Temporal coherence. The interpolated variables maintain their within-location autocorrelation structure. The five-day cap, set in response to the temporal structural break analysis in Section 2.2.2, prevents the interpolation from extending across genuine data voids. The use of rule = 1 in na.approx ensures that boundary gaps return NA rather than extrapolated values, which would fall outside the physically credible range of the variable and corrupt the donor pool used by PMM in Stage 2.
Distributional fidelity. PMM draws imputed values directly from the pool of observed donor observations rather than using a model prediction. This constrains imputed values to the observed empirical range of each variable and preserves the marginal distribution, including multi-modal structure and skew, without requiring distributional assumptions.
Physical bounds enforcement. Because PMM can only return values that exist in the observed data, imputed values for all continuous variables are guaranteed to fall within the range of the observed training set. This property eliminated the out-of-range predictions that arose when rule = 2 extrapolation in Stage 1 produced boundary values below zero for sunshine, which then contaminated the PMM donor matching step.
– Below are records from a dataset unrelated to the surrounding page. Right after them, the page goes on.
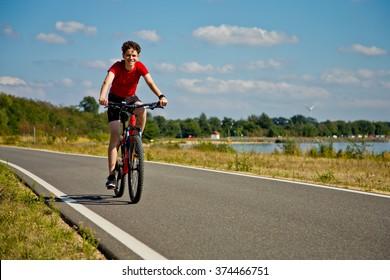Urban biking - teenage boy riding bike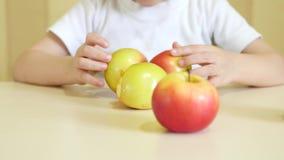 Barnet äter och spelar med rött, och gröna äpplen, sitter på tabellen Fokusen av kameran flyttar sig från framsidan till arkivfilmer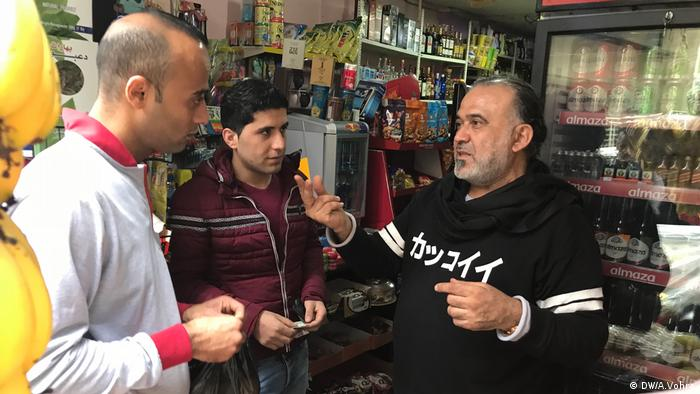 Khodor Hawilo talks to people in his Beirut shop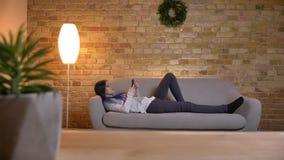 Tiro do close up do moderno caucasiano atrativo novo fêmea usando o telefone ao encontrar-se no sofá na casa acolhedor dentro filme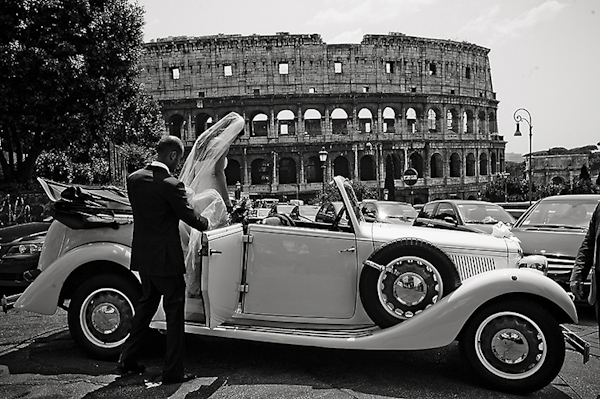 bride and groom getting into vintage convertible in front of Roman coliseum - photo by Rochelle Cheever of Rome Weddings Photography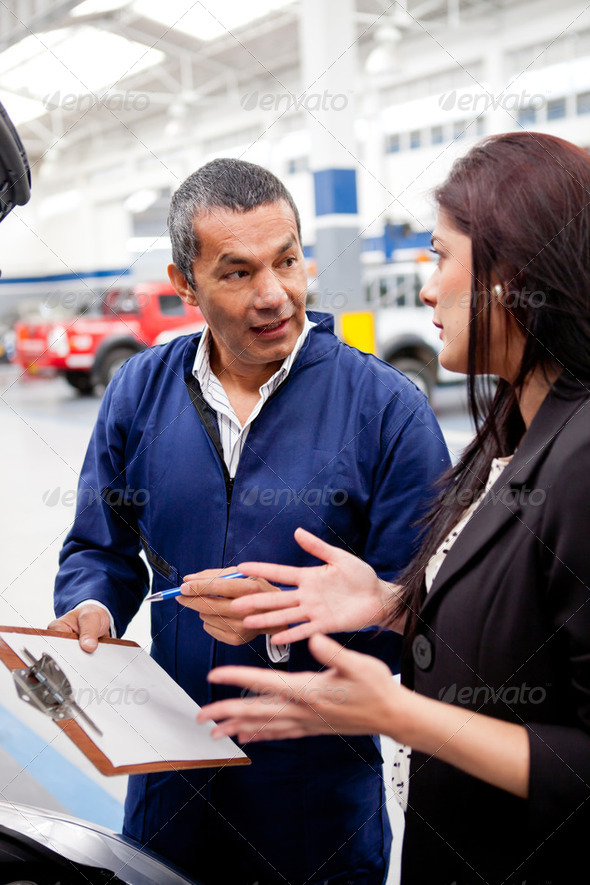 Woman at the car mechanic - Stock Photo - Images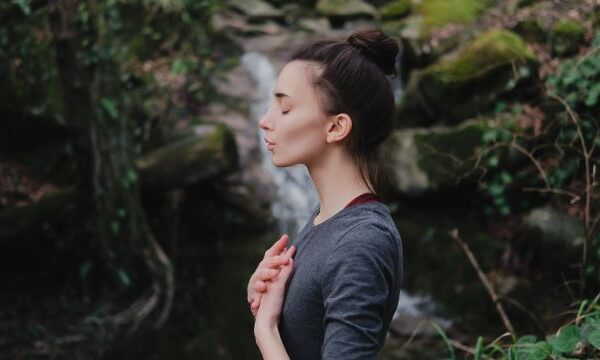 Picture of a woman deep breathing by a waterfall.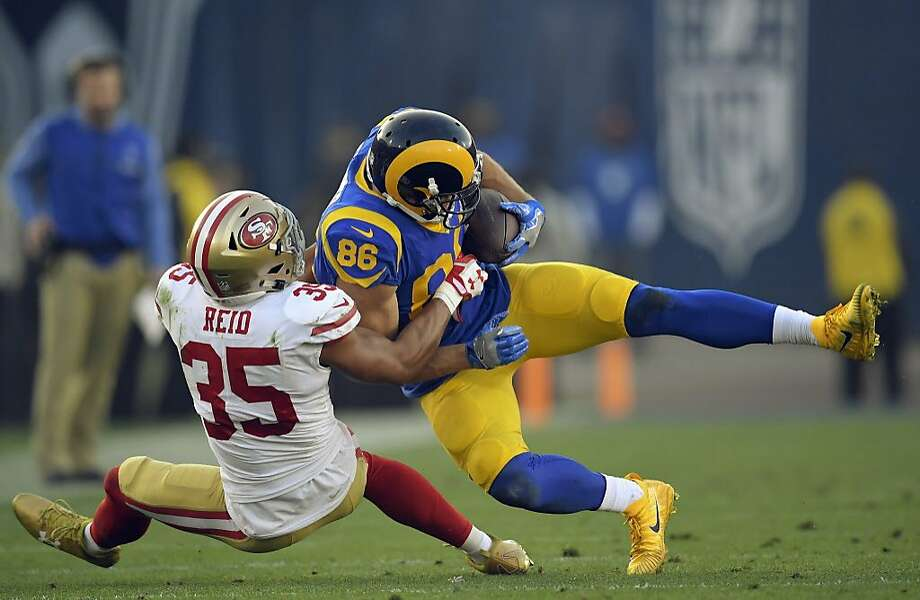 49ers safety Eric Reid (35) tackles Rams tight end Derek Carrier in Sunday's victory. Reid, a free agent, says teams may be reluctant to sign him because he kneels for the national anthem. Photo: Mark J. Terrill, Associated Press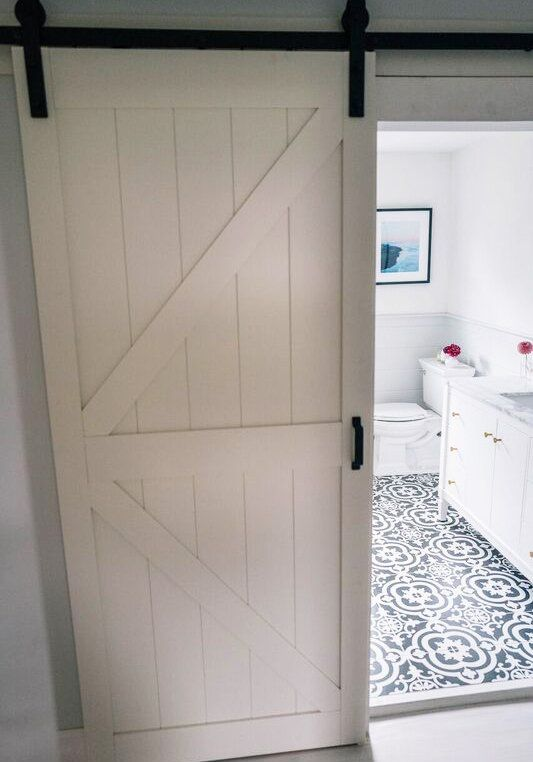 Jess Ann removed her old builder-grade door and replaced it with a white barn door with dark hardware. The sliding effect gives the room a more spacious feel and it's already primed and painted, so she saved on prep time.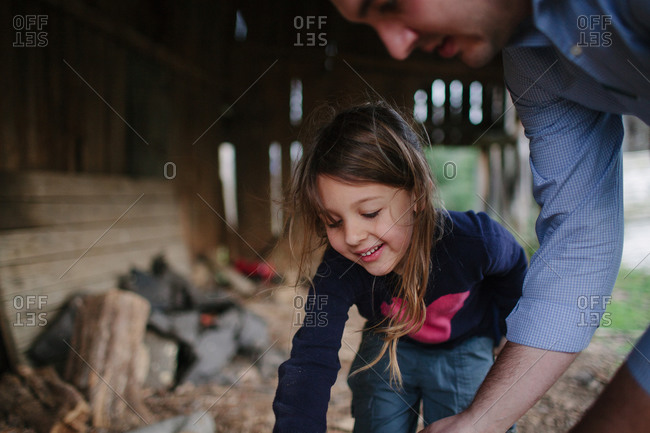 Close up of a girl and her dad in a shed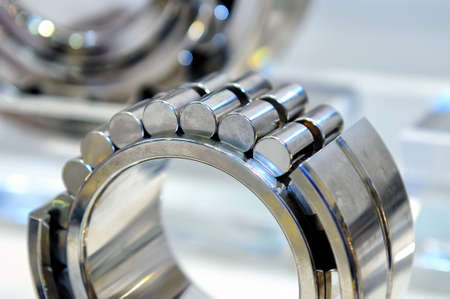 Industrial roller bearing on a light background. Shallow depth of field, selective focus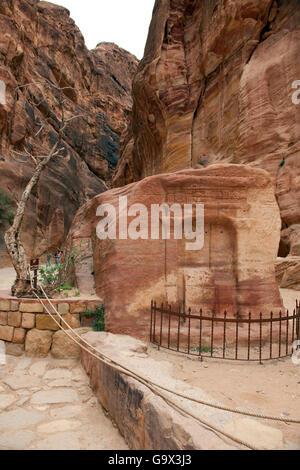 Nabataean baetyl, monument in the Siq, canyon, Petra Archaeological Park, Petra, Jordan, Asia Minor - Stock Photo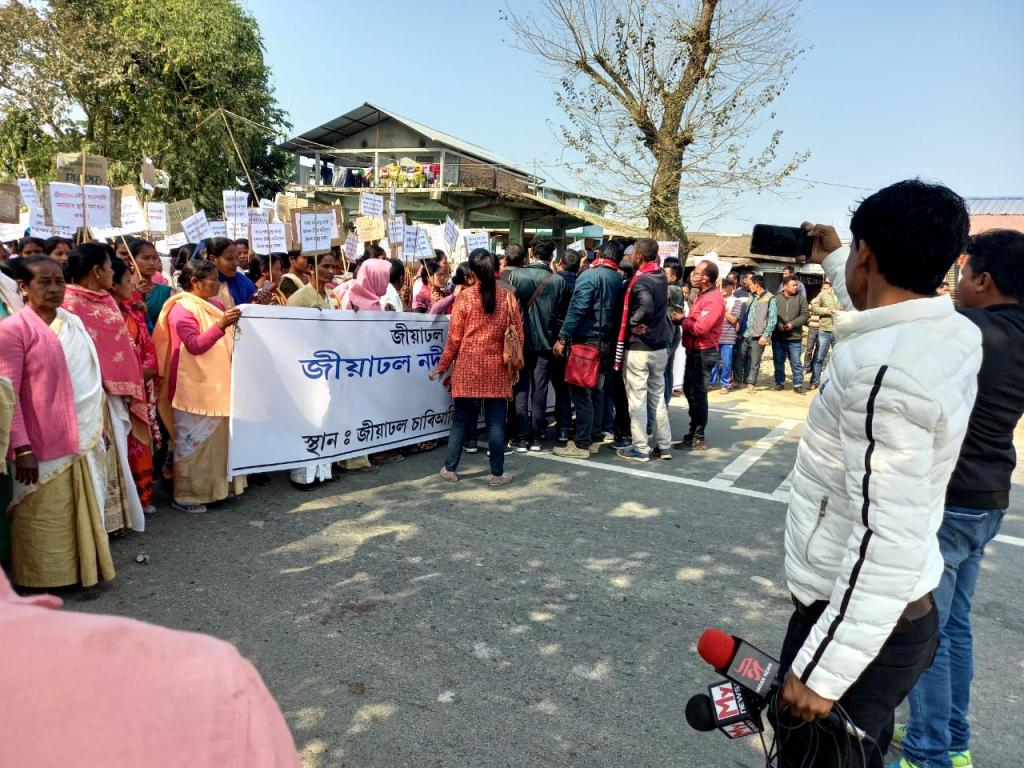 Thousands descended on the National Highway-15 to protest against the state government's alleged tardiness to control erratic flooding of the Jiadhal river. Photo: Harish Pegu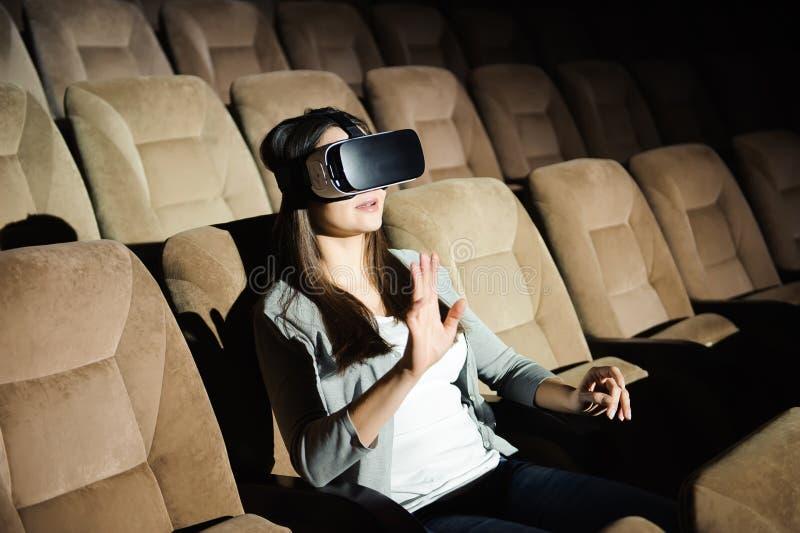 Ung flicka med virtuell verklighetexponeringsglas i en mjuk stol royaltyfria foton
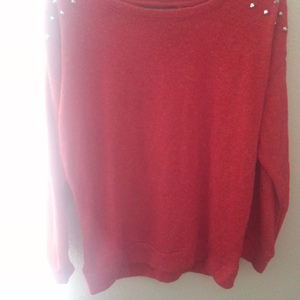 Red Spiked Sweater is being swapped online for free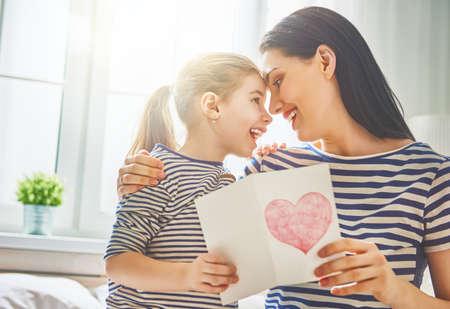 Gelukkige Moederdag! Child dochter feliciteert moeder en geeft haar briefkaart. Mama en meisje lachend en knuffelen. Vakantie met het gezin en saamhorigheid.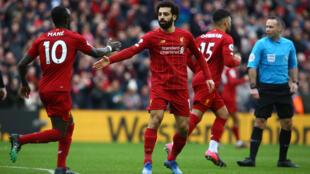 Liverpool, porté par ses stars  Sadio Mané et Mohamed Salah (c) buteur contre Bournemouth à Anfield, le 7 mars 2020, caracole en tête de la Premier League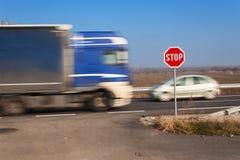 Stoppa tecknet på tvärgator lantlig väg Gå ut på huvudvägen Huvudvägen farlig väg Stopp för trafiktecken Arkivbild
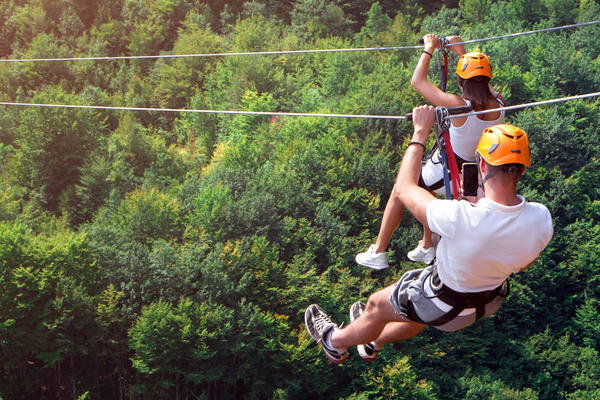 Couple Zip-lining in Exotic Destination (Photo: Mike_O/Shutterstock)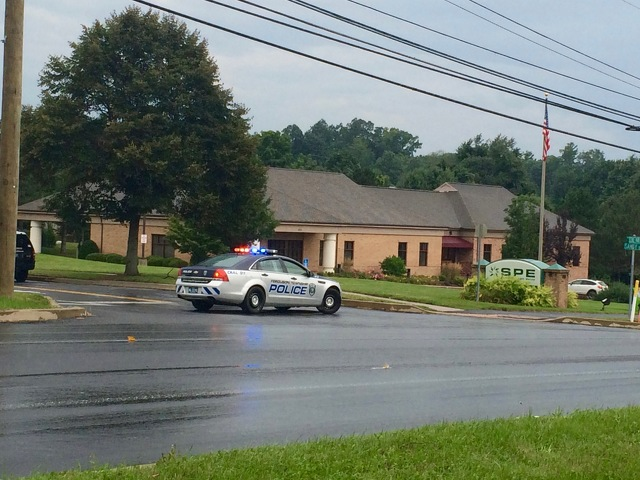 Police Investigating Robbery, Bomb Threats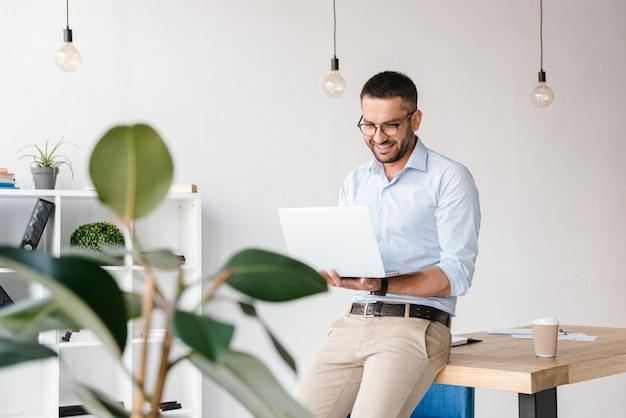 Uśmiechnięty zadowolony mężczyzna 30s ubrany w białą koszulę siedzi na stole w biurze i prowadzący biznesowy czat na srebrnym laptopie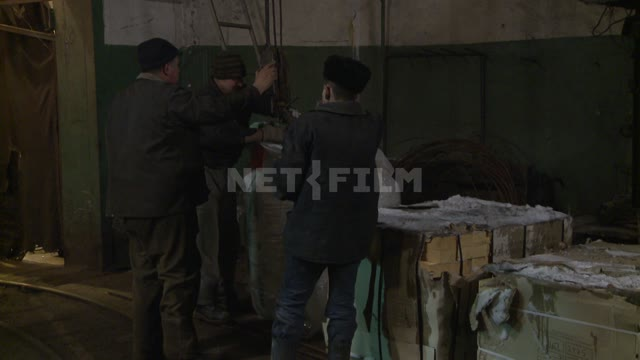 Workers install Packed goods on wooden pallet. Russian North, pallet, crane, cargo, worker.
Outcome independence. The weather-conditionality test in Section 2.2.4 confirmed that sunshine missingness does not covary with rainfall amounts. Imputed sunshine values therefore do not introduce a directional bias into the training labels for the hurdle or intensity components of the downstream model.
Wind direction coherence. Wind direction variables are imputed as unordered categorical factors using Random Forest, with each direction variable conditioned on its temporally matched speed and pressure readings. This preserves the physical coupling between concurrent wind speed and direction measurements while respecting the non-ordinal structure of compass-point categories.
Provenance transparency. Binary imputation flags for the four ghost-prone variables are retained in the final dataset. These flags enable downstream models or diagnostics to condition on or exclude observations where imputed values carry no empirical anchor at the station level, and they are used directly in the sensitivity analysis documented in the following chapter.